* Ausgewählter Auszug
===============

Wie neue Vertriebskanäle möglich sind

740px 535px

Spätestens seit der Umfrage der EIOPA (europäische Finanzdienstleistungsaufsicht) zu Open Insurance Anfang 2021 nimmt das Thema Open Insurance eine immer höhere Aufmerksamkeit im Versicherungsmarkt ein.

Der Transfer und die Nutzung von kundenbezogenen Versicherungsdaten sowie von Versicherungsprodukten und -dienstleistungen in digitalen Ökosystemen eröffnet neue Vertriebskanäle und auch neue Geschäftsmodelle. Doch was genau verbirgt sich unter Open Insurance und was hat der BiPRO e.V. damit zu tun? Welche Chancen und Risiken bestehen hier möglicherweise?

Was bedeutet eigentlich Open Insurance?

Unter Open Insurance wird der Zugang und die gemeinsame Nutzung versicherungsbezogener persönlicher und nicht-persönlicher Daten über sogenannte standardisierte Schnittstellen (API = Application Programming Interface) verstanden. Open Insurance bezieht sich im Wesentlichen auf die Bereitstellung von Versicherungsdaten für Partner, Communities und Startups, um neue Dienste, Anwendungen und innovative Geschäftsmodelle zu schaffen und personenbezogene Angebote für Verbraucher zu ermöglichen.

===============

* Entnommenes Material

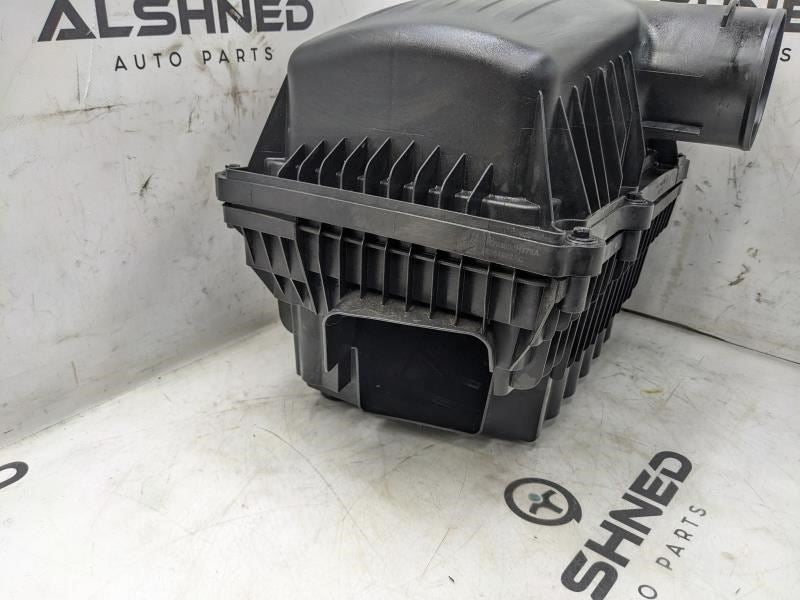 2019-2024 Ram 1500 Big Horn Crew Cab 5.7L Blue Air Intake Cleaner 68319602AA OEM - Alshned Auto Parts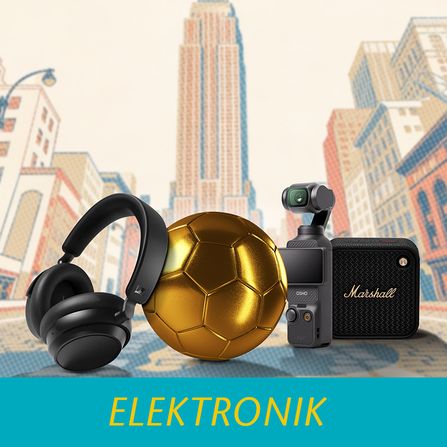 Elektronik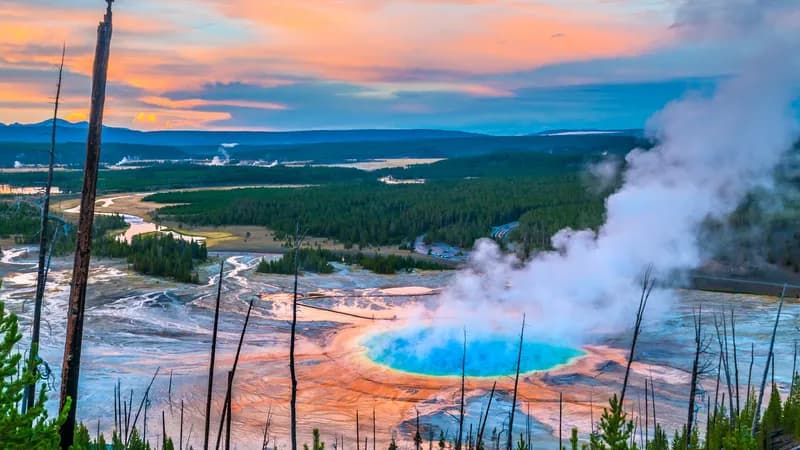Roadtrip amigable con LGBTQ+: puntos calientes queer y naturaleza en el oeste de EE. UU.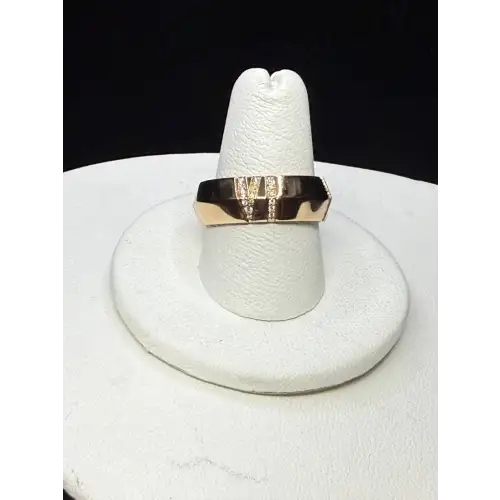 Gold 18k Ring (3)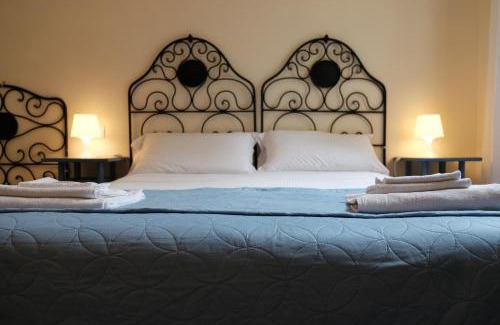 Sestri Levante Bed & Breakfast | B&B Casa Del Priore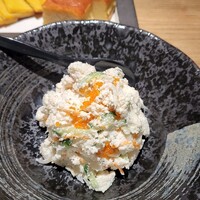 鮨と豆腐料理　あい田 本店 - 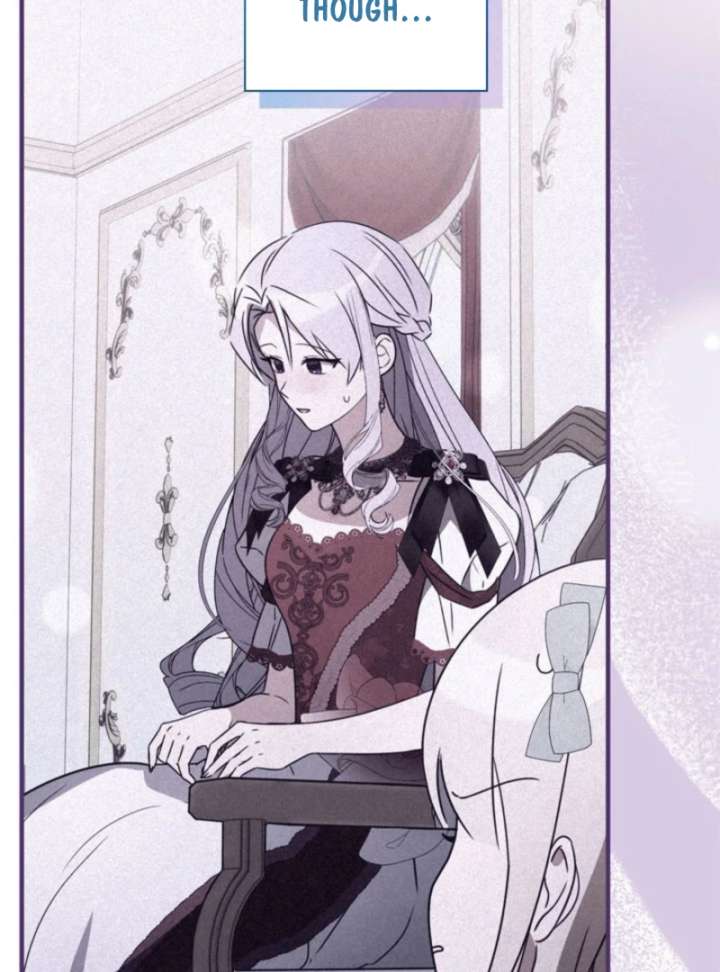 Beloved Contract Lady of the County Chapter 16 - Page 44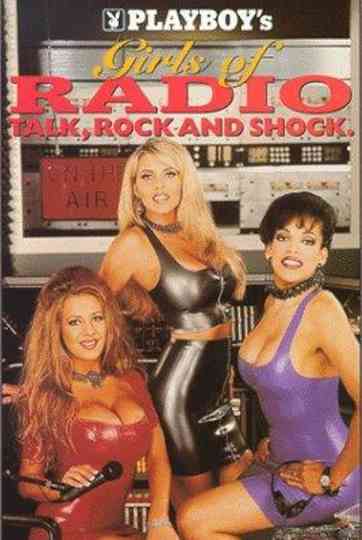 Playboy Girls of Radio: Talk, Rock and Shock poster
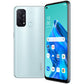 【新品 未開封】 OPPO Reno5 A 5G対応 SIMフリー Y!mobile版 デュアルSIM(nanoSIM+eSIM) ブルー Blue オッポ 白ロム 一括購入 〇判定 A103OP 本体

===============

* Fragen zum Material
1. Entscheiden Sie, ob die folgenden Aussagen mit dem Text zu Open Insurance übereinstimmen, und belegen Sie jede Antwort mit einem wörtlichen Zitat: (a) Die Umfrage der EIOPA zu Open Insurance fand Anfang 2021 statt. (b) Open Insurance betrifft nur nicht-persönliche Daten. (c) Die Daten werden über standardisierte Schnittstellen zugänglich gemacht.
2. Schreiben Sie bitte aus dem Text zu Open Insurance den Abschnitt ab, der bei "Der Transfer und" beginnt und bei "eigentlich Open Insurance?" endet.

* Lösungen der Aufgaben
1.
(a) Ja: „Spätestens seit der Umfrage der EIOPA (europäische Finanzdienstleistungsaufsicht) zu Open Insurance Anfang 2021“
(b) Nein: „versicherungsbezogener persönlicher und nicht-persönlicher Daten“
(c) Ja: „über sogenannte standardisierte Schnittstellen (API = Application Programming Interface)“

2.
Der Transfer und die Nutzung von kundenbezogenen Versicherungsdaten sowie von Versicherungsprodukten und -dienstleistungen in digitalen Ökosystemen eröffnet neue Vertriebskanäle und auch neue Geschäftsmodelle. Doch was genau verbirgt sich unter Open Insurance und was hat der BiPRO e.V. damit zu tun? Welche Chancen und Risiken bestehen hier möglicherweise?

Was bedeutet eigentlich Open Insurance?